Instructions for the task >>
Could you carry the talk on Nimrod below forward, picking up right after its closing question?

Extract >>
So, this week and next week, we’re going to talk about a mysterious Bible figure and some really cool archaeology about lion hunting. I’ve told you all in the past that the less that is written in the Bible about someone, the more people come along and fill in the blanks with some really crazy stuff. This week we are going to talk about what the Bible says about Nimrod, one of the descendants of Ham, what the Bible doesn’t say about him, and whether or not he shows up in world history. Next week we’re going to talk about all the things that different people have made up about Nimrod and all their “what if” stories. The reason we are going to do that is because a lot of people take the “what if” stories seriously and they even fight over it so we are going to see who and where and when those stories come from. Some of them are from the time of Jesus and some are a lot closer to our time—even though they say they are telling the historical truth! Sometimes they were making things up and at other times people mistook “what if” stories for history, and sometimes they just had no archaeology to work with at all because it hadn’t been found yet so they were doing the best they could. So, this will be a fun and crazy two weeks but one of the things that I spent a lot of time studying years ago was ancient Babylonian religion and so when I heard these stories, I knew there was something terribly wrong because their facts didn’t match up with what we know. So, what does the Bible actually say about Nimrod?

Listed records >>
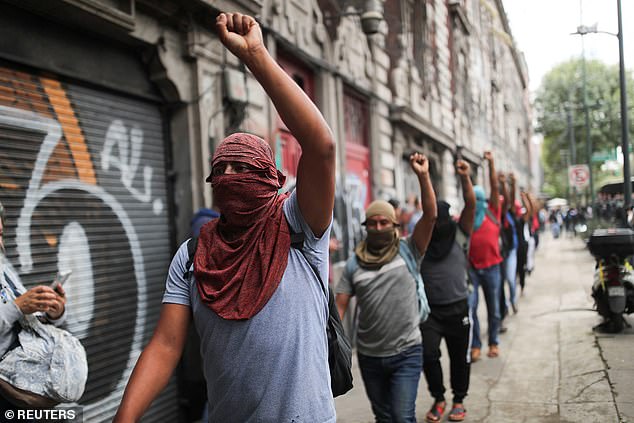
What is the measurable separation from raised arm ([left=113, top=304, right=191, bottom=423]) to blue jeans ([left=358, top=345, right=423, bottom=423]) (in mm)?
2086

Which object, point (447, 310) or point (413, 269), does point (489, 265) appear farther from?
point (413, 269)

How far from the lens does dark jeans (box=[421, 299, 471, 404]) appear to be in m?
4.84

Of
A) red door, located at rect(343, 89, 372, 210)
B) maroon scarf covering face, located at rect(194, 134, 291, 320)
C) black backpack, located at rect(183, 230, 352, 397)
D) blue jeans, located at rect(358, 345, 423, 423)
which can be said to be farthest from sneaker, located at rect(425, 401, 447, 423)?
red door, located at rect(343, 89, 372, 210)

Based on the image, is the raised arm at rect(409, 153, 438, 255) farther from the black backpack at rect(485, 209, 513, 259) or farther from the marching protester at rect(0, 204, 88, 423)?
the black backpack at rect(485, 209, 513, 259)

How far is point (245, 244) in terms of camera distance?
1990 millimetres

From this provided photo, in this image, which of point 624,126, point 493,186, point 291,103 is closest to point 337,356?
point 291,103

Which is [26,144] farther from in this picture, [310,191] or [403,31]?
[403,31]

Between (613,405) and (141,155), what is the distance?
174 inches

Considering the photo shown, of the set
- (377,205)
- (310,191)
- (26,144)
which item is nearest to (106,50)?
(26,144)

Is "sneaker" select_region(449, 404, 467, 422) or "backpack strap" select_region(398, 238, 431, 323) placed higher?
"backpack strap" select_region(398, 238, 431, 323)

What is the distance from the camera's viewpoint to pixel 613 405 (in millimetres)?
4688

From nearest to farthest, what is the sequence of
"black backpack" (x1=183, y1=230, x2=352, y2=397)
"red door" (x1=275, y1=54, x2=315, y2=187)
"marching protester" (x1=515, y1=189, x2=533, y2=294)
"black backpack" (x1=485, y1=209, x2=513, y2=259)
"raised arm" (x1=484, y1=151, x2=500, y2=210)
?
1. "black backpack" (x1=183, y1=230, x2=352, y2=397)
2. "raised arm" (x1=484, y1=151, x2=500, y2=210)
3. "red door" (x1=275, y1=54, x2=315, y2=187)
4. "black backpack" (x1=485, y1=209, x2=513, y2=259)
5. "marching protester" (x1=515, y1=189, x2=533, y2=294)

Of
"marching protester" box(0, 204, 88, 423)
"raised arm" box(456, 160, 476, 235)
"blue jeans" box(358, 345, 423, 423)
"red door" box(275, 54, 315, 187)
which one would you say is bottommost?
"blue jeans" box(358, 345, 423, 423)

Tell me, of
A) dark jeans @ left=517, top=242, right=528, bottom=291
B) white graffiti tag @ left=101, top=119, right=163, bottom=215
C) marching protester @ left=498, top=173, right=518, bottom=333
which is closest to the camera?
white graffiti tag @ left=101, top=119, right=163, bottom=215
...
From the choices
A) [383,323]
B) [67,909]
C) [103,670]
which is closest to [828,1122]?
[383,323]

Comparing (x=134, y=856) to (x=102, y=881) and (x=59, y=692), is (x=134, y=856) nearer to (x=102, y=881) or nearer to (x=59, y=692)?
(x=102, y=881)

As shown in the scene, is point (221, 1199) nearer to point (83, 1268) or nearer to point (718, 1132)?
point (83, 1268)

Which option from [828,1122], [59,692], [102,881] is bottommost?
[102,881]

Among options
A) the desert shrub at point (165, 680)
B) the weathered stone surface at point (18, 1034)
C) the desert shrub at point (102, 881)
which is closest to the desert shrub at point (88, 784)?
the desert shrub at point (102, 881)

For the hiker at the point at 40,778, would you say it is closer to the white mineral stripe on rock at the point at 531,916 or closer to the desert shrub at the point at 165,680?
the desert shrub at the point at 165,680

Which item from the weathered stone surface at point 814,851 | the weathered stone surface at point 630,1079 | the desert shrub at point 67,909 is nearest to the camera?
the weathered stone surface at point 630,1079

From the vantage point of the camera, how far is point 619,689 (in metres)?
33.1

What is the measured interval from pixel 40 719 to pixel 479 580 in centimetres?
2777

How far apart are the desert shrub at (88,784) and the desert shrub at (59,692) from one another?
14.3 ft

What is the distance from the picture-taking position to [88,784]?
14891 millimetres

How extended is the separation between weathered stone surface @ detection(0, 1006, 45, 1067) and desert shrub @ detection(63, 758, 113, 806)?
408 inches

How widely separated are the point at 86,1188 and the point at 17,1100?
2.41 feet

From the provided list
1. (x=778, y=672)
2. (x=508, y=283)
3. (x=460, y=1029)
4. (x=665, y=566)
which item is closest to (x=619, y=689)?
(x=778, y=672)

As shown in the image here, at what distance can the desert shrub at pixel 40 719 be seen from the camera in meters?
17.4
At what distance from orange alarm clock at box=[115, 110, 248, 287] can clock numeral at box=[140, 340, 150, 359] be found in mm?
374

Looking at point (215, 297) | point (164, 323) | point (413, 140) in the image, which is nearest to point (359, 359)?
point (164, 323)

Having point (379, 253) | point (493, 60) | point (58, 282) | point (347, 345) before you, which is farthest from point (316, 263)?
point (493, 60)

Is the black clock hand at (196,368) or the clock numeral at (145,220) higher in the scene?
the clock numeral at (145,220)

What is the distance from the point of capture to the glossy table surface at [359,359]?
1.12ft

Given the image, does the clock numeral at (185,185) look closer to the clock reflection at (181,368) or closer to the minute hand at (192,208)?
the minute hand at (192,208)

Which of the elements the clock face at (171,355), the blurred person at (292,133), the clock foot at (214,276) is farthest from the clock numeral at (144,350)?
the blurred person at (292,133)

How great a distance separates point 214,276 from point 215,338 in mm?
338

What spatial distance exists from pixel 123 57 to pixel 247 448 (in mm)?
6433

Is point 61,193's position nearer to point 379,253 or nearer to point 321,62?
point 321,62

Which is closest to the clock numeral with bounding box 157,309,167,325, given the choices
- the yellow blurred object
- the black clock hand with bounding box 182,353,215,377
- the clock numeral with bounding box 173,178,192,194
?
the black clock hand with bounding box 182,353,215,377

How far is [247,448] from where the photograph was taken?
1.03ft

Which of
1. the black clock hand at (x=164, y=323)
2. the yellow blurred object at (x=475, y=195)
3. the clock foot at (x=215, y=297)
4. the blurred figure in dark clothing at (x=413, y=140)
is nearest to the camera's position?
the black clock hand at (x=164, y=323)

Exercise result >>
Cush fathered Nimrod, who began to be powerful in the land. He was a powerful hunter in the sight of the Lord. That is why it is said, “Like Nimrod, a powerful hunter in the sight of the Lord.” His kingdom started with Babylon, Erech, Accad, and Calneh, in the land of Shinar. From that land he went to Assyria and built Nineveh, Rehoboth-ir, Calah, and Resen, between Nineveh and the great city Calah. (Gen 10:8-11) Cush fathered Nimrod, who was the first to become a great warrior on earth. (I Chron 1:10) They will shepherd the land of Assyria with the sword, the land of Nimrod with a drawn blade. So he will rescue us from Assyria when it invades our land, when it marches against our territory. (Micah 5:6)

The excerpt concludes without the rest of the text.